Cats understand the principle of cause and effect as well as some elements of physics. Combining these abilities with their keen sense of hearing, they can predict where possible prey hides. These are the findings of researchers from Kyoto University in Japan, led by Saho Takagi and published in Springer’s journal Animal Cognition.
Previous work conducted by the Japanese team established that cats predict the presence of invisible objects based on what they hear. In the present study, the researchers wanted to find out if cats use a causal rule to infer if a container holds an object, based on whether it is shaken along with a sound or not. The team also wanted to establish if cats expect an object to fall out or not, once the container is turned over.

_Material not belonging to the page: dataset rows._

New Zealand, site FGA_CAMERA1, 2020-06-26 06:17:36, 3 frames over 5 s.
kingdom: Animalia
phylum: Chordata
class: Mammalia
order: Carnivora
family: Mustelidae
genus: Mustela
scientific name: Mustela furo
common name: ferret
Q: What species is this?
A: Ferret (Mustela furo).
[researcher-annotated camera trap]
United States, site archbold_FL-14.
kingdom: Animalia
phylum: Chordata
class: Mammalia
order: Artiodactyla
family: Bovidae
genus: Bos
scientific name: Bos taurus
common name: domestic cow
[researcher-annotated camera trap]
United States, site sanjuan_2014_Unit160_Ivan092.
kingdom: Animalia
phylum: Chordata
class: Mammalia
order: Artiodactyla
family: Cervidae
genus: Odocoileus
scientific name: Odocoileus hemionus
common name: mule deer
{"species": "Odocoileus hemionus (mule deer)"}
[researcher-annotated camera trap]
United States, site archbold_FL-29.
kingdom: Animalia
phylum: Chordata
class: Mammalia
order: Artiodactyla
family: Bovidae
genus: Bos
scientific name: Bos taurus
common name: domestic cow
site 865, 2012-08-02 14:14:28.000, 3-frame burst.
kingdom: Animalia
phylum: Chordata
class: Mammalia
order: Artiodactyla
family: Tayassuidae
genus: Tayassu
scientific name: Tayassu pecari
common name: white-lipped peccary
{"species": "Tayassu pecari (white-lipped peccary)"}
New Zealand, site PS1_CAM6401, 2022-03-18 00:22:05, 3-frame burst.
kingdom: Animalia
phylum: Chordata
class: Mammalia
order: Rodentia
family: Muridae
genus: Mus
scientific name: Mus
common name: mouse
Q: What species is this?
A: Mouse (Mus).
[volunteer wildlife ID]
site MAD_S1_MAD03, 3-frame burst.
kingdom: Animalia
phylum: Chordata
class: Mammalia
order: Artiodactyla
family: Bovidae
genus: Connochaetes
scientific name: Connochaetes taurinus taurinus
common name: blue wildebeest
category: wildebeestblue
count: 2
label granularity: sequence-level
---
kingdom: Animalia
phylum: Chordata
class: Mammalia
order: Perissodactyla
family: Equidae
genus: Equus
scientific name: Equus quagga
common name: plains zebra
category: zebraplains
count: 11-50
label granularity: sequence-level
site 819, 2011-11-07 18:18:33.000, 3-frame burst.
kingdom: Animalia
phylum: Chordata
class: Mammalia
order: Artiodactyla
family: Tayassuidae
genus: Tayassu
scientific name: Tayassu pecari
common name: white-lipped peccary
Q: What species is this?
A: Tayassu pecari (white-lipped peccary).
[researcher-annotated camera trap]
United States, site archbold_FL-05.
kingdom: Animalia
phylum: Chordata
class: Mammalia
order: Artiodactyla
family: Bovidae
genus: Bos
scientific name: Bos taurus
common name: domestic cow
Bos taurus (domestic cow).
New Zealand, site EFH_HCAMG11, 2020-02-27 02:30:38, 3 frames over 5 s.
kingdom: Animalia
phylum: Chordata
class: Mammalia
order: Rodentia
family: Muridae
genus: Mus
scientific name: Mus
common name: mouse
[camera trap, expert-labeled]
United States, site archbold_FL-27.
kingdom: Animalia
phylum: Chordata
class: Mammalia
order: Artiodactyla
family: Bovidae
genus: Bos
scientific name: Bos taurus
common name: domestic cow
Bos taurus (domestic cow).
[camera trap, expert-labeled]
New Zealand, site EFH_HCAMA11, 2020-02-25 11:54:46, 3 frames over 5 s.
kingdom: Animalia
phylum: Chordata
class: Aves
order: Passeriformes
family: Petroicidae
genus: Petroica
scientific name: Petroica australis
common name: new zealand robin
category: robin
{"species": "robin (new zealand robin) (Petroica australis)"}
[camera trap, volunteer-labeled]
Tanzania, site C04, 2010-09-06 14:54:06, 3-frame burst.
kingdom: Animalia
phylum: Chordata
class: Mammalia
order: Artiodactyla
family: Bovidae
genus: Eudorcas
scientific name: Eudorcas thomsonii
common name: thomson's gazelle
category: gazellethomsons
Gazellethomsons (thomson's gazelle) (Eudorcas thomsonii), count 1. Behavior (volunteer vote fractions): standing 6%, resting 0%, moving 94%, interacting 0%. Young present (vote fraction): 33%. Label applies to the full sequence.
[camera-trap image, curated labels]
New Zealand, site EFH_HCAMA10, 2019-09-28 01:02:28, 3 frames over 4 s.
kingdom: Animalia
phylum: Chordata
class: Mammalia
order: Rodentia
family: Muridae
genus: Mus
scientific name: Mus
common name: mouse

Thirty domestic cats were videotaped while an experimenter shook a container. In some cases this action went along with a rattling sound. In others it did not, to simulate that the vessel was empty. After the shaking phase, the container was turned over, either with an object dropping down or not.
Two experimental conditions were congruent with physical laws, where shaking was accompanied by a (no) sound and an (no) object to fall out of the container. The other two conditions were incongruent to the laws of physics. Either a rattling sound was followed by no object dropping out of the container or no sound while shaking led to a falling object.
The cats looked longer at the containers which were shaken together with a noise. This suggests that cats used a physical law to infer the existence (or absence) of objects based on whether they heard a rattle (or not). This helped them predict whether an object would appear (or not) once the container was overturned.
The animals also stared longer at containers in incongruent conditions, meaning an object dropped despite its having been shaken noiselessly or the other way around. It is as if the cats realized that such conditions did not fit into their grasp of causal logic.
“Cats use a causal-logical understanding of noise or sounds to predict the appearance of invisible objects,” says Takagi.
Researchers suggest that species’ surroundings influence their ability to find out information based on what they hear. The ecology of cats’ natural hunting style may therefore also favor the ability for inference on the basis of sounds. Takagi explains that hunting cats often need to infer the location or the distance of their prey from sounds alone because they stake out places of poor visibility. Further research is needed to find out exactly what cats see in their mind’s eye when they pick up noises, and if they can extract information such as quantity and size from what they hear.